“Over the points by electrical traction, out of the chimney pots into the openness, till we come to the suburb that’s thought to be commonplace, home of the gnome and the average citizen.” Fifty years ago, the BBC documentary Metro-Land aired for the first time. These free-flowing dactyls, which mimic the motion of a train, were delivered over the footage by the newly appointed Poet Laureate, John Betjeman, as he rode the Metropolitan line out into the middle-class Arcadia of Middlesex. They don’t write voiceovers like that anymore.
Hailed as a masterwork right off the buffers, Metro-Land was a hymn not only to Betjeman’s suburbia but also to the Tube that took him there. For the poet, it turns out, was a lifelong lover of trains, Underground or otherwise. He played with models of them as a child. In his teens, with a like-minded friend, he set himself the challenge of visiting all 200 or so Tube stations, as he recalled in his verse autobiography:
Great was our joy, Ronald Hughes Wright’s and mine,
To travel by the Underground all day…
Young Ronald grew up to become a Catholic priest. Young John never grew up. As with a lot of artists, his direct line to his childhood was a distinguishing feature. Yet he went on to establish himself as, among other things, the benign Orpheus of the Underground. His feeling for it overflowed in his poem Middlesex, which begins,
Gaily into Ruislip Gardens
Runs the red electric train.
It reared up more than once in another Betjeman documentary, A Poet in London (1959), in which the poet gloomily wanders the platforms at Aldersgate Street station (now renamed Barbican) and laments in verse the recent removal of its majestic glass-and-steel roof.
The entire movement of poetry in the 20th century was towards finding beauty in unexpected places. In this respect, Betjeman was far more modern than is generally supposed. I find myself thinking of him as, on my morning commute, I push forward with my current novel, which is about a man who lives full-time on a Tube train. Having always loathed the Underground, my hero comes to appreciate the chunky arterial red-and-orange wiring on the walls at Baker Street; the bunched yellow poles of the Circle line; the tension of proximity and strangeness in the rush hour crush; the unending variety of other people; and the ceaseless rhythm of trains, which another former Poet Laureate, Carol Ann Duffy, described as “soft Latin chanting”.
-*-*-
Work instruction 1: Can you reproduce the Betjeman passage between "Hailed as a" and "red electric train.", inclusive, substituting "subway" for "Underground"?
Work instruction 2: How might the Betjeman passage go on? Continue it from its last sentence.
The records aren't needed here.

Dataset excerpts:
-*-*-
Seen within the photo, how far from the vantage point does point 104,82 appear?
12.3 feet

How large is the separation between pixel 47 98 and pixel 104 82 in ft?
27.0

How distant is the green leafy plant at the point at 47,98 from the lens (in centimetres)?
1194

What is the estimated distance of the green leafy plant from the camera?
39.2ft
-*-*-
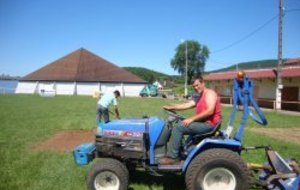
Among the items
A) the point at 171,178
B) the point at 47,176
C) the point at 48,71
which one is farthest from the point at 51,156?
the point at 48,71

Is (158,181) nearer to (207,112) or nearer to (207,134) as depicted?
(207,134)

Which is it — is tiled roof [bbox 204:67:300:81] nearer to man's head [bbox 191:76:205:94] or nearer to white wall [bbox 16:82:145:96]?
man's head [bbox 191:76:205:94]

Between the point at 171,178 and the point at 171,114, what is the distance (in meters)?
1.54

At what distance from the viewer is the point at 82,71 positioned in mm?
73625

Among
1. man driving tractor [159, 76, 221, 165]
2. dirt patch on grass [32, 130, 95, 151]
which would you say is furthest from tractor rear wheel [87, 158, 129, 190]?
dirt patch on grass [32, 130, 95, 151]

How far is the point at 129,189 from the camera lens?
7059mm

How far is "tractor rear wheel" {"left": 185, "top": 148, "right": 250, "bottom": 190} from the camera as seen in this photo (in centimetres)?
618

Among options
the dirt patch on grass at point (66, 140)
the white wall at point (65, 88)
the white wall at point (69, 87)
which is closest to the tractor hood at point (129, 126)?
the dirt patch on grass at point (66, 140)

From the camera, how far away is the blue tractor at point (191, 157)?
-*-*-
Exercise output 1:
Hailed as a masterwork right off the buffers, Metro-Land was a hymn not only to Betjeman’s suburbia but also to the Tube that took him there. For the poet, it turns out, was a lifelong lover of trains, subway or otherwise. He played with models of them as a child. In his teens, with a like-minded friend, he set himself the challenge of visiting all 200 or so Tube stations, as he recalled in his verse autobiography:
Great was our joy, Ronald Hughes Wright’s and mine,
To travel by the subway all day…
Young Ronald grew up to become a Catholic priest. Young John never grew up. As with a lot of artists, his direct line to his childhood was a distinguishing feature. Yet he went on to establish himself as, among other things, the benign Orpheus of the subway. His feeling for it overflowed in his poem Middlesex, which begins,
Gaily into Ruislip Gardens
Runs the red electric train.

Exercise output 2:
Betjeman may have been the greatest, but he isn’t the only poet to have written about the Tube. One of the earliest was a 14-year-old named Edwin Parrington, who in 1908 won a competition to come up with a slogan to promote the network. His entry ran:
Underground to anywhere,
Quickest way, cheapest fare.
A hundred years later, the rock band Yeti contradicted his claim in their song Northern Line:
Just quit. The train ain’t never getting anywhere.
There’s a signal failure at Leicester Square.
In 2013, John Hegley marked the 150th anniversary of the creation of the London Underground with a terrific tribute, which concludes:
Here’s to the gaps, the maps
And the elapse of a hundred and fifty years since that first
Steaming monster hurled
Through its Metropolitan Minotaur world.
To all the billiard ball-bottomed straps onto which I’ve hung.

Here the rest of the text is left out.